[[ SUPPLIED DATA open ]]

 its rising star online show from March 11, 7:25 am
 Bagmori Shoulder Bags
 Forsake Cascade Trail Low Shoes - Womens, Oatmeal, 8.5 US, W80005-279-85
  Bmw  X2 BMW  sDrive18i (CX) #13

[[ SUPPLIED DATA closed ]]
[[ SUPPLIED DATA open ]]

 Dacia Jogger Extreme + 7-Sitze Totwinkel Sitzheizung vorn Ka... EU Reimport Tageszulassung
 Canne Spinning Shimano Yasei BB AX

[[ SUPPLIED DATA closed ]]

**WORK ITEM:** Begin at the line that has "Forsake Cascade Trail" in the entries above; stop after the line that has "sDrive18i (CX) #13". Transcribe exactly those lines and no others.

**EXERCISE OUTPUT:**
 Forsake Cascade Trail Low Shoes - Womens, Oatmeal, 8.5 US, W80005-279-85
  Bmw  X2 BMW  sDrive18i (CX) #13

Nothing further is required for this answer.